Requests:
1. From the profile of Jurica Vučko, list every distinct club he played for during his senior career, naming each club once.
2. Extend the profile of footballer Jurica Vučko, picking up after its final sentence.

Provided text:

╔══

Jurica Vučko

Personal information
- Full name: Jurica Vučko
- Date of birth: 8 October 1976 (age 48)
- Place of birth: Split, SFR Yugoslavia
- Height: 1.84 m (6 ft 0 in)
- Position(s): Striker

Team information
- Current team: Hajduk Split (assistant)

Senior career*
- Years: Team / Apps / (Gls)
- 1995–2000: Hajduk Split / 104 / (37)
- 2000–2002: Alavés / 28 / (2)
- 2002–2003: Salamanca / 12 / (3)
- 2003–2004: Alavés / 30 / (2)
- 2004–2006: Poli Ejido / 35 / (5)
- 2006–2007: Hajduk Split / 8 / (0)
- 2007–2008: Tianjin Teda / 7 / (2)
- Total:  / 224 / (51)

International career
- 1998–2001: Croatia / 4 / (0)

Managerial career
- 2013–2015: Hajduk Split (assistant)
- 2015–2016: PAOK (assistant)
- 2020–: Hajduk Split (assistant)

= Jurica Vučko =

Croatian footballer and manager

Jurica Vučko (born 8 October 1976) is a Croatian former professional footballer who currently serves as an assistant manager of Croatian club Hajduk Split.

╚══

Data extract:
╔══

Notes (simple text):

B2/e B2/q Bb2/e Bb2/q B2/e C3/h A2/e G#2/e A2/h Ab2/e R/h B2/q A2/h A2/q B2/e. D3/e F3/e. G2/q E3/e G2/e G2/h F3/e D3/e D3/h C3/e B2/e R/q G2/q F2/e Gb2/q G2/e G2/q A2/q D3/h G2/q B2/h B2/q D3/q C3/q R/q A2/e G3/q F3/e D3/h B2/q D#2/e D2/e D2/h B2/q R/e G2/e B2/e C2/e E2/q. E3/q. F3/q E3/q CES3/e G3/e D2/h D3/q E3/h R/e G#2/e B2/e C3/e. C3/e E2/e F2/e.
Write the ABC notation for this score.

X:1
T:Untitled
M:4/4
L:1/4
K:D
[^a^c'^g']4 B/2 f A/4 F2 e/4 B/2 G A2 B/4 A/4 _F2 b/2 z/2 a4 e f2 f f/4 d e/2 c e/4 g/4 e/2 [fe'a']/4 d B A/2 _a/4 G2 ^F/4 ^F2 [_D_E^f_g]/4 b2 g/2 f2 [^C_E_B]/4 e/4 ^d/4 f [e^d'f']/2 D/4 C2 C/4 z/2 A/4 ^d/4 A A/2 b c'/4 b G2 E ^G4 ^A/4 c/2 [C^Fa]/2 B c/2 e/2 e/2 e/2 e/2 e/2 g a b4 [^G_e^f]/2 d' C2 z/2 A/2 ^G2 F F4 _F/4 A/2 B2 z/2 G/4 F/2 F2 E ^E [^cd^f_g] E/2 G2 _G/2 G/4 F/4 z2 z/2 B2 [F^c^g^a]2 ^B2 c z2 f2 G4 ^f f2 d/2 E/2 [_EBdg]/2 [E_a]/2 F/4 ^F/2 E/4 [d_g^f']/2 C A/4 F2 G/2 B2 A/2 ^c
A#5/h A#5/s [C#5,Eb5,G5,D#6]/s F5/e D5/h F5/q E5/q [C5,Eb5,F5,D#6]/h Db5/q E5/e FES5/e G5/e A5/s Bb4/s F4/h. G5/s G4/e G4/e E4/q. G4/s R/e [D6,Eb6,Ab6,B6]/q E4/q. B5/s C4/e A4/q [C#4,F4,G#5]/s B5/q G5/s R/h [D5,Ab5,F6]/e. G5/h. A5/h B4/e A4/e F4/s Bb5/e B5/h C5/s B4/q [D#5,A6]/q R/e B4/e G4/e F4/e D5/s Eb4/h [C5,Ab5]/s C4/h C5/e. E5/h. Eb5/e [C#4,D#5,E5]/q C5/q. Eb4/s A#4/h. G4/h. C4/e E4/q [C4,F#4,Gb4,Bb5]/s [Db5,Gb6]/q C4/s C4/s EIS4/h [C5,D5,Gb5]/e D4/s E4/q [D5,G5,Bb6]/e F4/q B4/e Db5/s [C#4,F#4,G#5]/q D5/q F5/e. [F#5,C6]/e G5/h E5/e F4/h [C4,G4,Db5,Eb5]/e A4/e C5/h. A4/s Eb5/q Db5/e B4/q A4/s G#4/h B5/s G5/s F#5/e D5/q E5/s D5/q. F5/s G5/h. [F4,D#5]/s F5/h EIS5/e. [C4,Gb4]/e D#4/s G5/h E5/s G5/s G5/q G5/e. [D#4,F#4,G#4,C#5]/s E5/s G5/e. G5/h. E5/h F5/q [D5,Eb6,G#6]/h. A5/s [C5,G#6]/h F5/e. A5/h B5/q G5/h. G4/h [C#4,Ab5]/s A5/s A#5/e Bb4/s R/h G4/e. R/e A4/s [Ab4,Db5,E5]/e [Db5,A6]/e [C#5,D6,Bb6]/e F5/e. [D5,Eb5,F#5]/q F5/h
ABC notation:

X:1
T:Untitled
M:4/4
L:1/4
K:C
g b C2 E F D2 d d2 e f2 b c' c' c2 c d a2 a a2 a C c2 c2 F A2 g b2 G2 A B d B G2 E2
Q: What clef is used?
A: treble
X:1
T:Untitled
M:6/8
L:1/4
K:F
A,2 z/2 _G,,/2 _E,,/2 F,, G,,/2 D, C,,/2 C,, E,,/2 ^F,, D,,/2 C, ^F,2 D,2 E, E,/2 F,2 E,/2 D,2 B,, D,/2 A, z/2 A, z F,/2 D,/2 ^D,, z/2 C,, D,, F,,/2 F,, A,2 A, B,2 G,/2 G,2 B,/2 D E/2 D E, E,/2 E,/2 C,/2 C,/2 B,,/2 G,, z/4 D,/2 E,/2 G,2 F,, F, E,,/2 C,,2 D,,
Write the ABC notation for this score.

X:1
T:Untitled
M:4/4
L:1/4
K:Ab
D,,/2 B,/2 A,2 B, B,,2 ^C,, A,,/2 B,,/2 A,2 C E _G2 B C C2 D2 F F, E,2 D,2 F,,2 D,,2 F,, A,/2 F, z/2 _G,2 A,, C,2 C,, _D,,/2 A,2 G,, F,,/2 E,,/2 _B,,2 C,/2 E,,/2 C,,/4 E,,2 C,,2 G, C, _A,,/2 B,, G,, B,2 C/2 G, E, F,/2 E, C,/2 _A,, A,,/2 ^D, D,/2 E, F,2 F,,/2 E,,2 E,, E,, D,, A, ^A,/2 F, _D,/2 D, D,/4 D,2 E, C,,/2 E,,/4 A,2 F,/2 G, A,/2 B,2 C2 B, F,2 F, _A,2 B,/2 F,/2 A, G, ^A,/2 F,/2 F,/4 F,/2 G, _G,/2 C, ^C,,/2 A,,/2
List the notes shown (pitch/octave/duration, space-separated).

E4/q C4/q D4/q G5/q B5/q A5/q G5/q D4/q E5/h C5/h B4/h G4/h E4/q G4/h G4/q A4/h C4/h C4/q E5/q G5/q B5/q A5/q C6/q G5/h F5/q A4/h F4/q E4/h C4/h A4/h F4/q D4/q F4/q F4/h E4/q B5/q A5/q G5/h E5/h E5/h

╚══

Written responses:
1. Hajduk Split, Alavés, Salamanca, Poli Ejido, Tianjin Teda

2.
==Club career==
Vučko started his professional career with hometown's Hajduk Split, playing five seasons as an important first-team element. Subsequently, he moved to Spain, joining Deportivo Alavés after the Basque side's European exploits. Rarely used, he did net twice for the club, on 8 April 2001, in a 4–2 home triumph over Real Valladolid.

Staying in the country, Vučko spent a further four seasons playing in its second level, for UD Salamanca and Polideportivo Ejido (returning to Alavés in between), before returning to Hajduk in 2006. His return was short-lived however, as he transferred to Chinese League's Tianjin Teda F.C.

==International career==
Vučko made his debut for the Croatia national football team in a 2000 UEFA European Football Championship qualifying match on 10 October 1998, against Malta. He received a further 3 caps, his final international was a June 2001 World Cup qualification match against San Marino.

==Personal life==
He is an older brother of former Croatia international player Luka Vučko.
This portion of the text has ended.